21
Mar
14

Lent (Day 15) — and the last day of Winter Reading 2014

Well, as often is the case, I underestimate the time required of stuff, and so I was unable to finish ch. 3 of Martin’s book, and unable to finish the book as well.  Well, I’ll continue to read through it until I finish, and will continue to post at allsoulo.wordpress.com through Lent.  But this will be the last link I’ll post on the Library’s site, as Winter Reading has come to an end for this year.  Be sure to get your reading logs in, if you haven’t already, get your stunning Winter Reading cup, and be entered for a Kindle Fire.  And come to one of the various parties being held throughout the library system in the next couple of weeks (check with your local Kansas City Public Library for details).  

My failure to finish this book before the end of Winter Reading I take as a good sign — it reminds me that there’s still lots of humorous stuff out there to read, that reading doesn’t stop with Winter Reading, or Summer Reading, for the kids.  It’s something we can, and should do every day.  But now on to Martin’s book.

This chapter has 11 1/2 Serious Reasons for Humor.  Here are 7 and 8.

7: Humor Welcomes — In this section, Martin talks about the story of Abraham, Sarah and Isaac.  Abraham, at an age near 100, and his wife, Sarah, around 90, did not have children of their own.  When three strangers came to their house (angels, or perhaps God in disguise with two angels), Abraham greeted them with generous hospitality.  He was told, as a reward, that his wife Sarah would have a child, at which Abraham laughed, and Sarah laughed.  When the child was born, they called him Isaac (“he laughed”) to commemorate the moment.  I’ve known this story for about 22 or so years.  My first wife was involved with someone (we were divorced at the time), and she became pregnant.  This came as quite a shock to her, and she recalled the story of Sarah and Abraham.  When a girl was born, she named the girl Sarah.  What always struck me about that story was the grace with which my ex had taken the news that she was pregnant (there was no guarantee that the guy planned on sticking around).  And the ready acceptance of her situation, and the determination to make the situation work — that really impressed me (and impresses me to this day).  It’s the acceptance of a new and frightening prospect of pregnancy alone that we see in the story of Mary.  It’s ultimately saying “yes” to life, which isn’t always easy to do.

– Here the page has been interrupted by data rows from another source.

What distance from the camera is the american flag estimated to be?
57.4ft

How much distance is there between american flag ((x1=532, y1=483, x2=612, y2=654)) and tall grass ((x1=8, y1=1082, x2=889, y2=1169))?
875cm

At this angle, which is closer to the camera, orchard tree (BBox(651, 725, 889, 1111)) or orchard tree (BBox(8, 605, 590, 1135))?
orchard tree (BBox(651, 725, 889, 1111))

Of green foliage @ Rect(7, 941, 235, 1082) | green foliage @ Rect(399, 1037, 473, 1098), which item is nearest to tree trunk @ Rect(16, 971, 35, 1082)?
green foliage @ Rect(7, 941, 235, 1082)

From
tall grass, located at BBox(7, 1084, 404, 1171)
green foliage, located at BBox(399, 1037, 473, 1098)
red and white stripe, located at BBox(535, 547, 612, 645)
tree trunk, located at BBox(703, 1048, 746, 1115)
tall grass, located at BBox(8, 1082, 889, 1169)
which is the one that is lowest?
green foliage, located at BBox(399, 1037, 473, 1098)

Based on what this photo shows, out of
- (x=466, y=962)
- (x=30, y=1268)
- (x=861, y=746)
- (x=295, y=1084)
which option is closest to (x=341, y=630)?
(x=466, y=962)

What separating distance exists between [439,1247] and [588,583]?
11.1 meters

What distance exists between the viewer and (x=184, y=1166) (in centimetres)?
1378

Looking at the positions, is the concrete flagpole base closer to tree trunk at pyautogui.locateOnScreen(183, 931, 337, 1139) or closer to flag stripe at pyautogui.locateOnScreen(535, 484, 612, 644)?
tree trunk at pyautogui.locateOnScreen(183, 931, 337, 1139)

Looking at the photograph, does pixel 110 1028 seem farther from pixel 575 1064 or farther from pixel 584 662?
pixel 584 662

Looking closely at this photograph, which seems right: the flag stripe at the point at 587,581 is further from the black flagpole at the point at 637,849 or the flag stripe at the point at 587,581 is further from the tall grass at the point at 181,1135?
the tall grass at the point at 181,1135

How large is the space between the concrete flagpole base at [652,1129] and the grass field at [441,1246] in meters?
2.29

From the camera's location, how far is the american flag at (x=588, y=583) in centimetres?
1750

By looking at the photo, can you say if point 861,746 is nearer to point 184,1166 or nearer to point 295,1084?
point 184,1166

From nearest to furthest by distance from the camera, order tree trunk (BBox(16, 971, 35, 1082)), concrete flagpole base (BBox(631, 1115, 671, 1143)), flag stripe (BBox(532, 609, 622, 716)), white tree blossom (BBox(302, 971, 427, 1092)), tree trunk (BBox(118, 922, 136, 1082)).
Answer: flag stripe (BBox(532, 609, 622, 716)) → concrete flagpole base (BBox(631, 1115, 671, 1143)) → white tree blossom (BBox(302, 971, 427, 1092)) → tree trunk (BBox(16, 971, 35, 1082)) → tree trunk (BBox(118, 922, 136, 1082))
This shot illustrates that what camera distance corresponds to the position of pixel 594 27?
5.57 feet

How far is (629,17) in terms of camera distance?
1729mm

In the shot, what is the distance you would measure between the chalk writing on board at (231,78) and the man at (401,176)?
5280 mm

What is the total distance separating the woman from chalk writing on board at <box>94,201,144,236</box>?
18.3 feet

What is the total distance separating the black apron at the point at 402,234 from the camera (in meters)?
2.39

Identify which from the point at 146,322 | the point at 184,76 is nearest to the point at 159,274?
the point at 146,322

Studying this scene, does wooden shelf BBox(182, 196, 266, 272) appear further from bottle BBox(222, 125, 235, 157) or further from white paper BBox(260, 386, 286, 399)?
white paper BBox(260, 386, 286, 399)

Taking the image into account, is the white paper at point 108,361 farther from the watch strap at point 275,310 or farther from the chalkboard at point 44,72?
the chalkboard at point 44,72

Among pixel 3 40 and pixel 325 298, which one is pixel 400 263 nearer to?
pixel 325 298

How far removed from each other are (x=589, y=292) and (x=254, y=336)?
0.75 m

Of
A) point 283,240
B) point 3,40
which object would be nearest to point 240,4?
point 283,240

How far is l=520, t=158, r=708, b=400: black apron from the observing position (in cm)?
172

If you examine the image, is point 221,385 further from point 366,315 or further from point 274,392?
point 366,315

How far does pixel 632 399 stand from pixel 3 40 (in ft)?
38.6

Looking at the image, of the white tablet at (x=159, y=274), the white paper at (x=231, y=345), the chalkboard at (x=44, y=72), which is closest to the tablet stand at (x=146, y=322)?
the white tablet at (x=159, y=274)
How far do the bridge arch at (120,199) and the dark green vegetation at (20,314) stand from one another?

8: Humor is healing.  In this section, Martin mentions some books, The Stress Manager’s Manual and Anatomy of an Illness, in which the authors speak of how important humor is, that it has positive physical effects — releasing endorphins into the system, and cleansing the system of the hormone cortisol.  Fighting life, or maintaining a system that is not viable, takes a lot of effort and results in a great deal of stress.  Humor, it seems, can help us get past the pain and the stress and live better lives.  

And so, as a final parting note — continue to read and laugh.  It’s good, and good for you.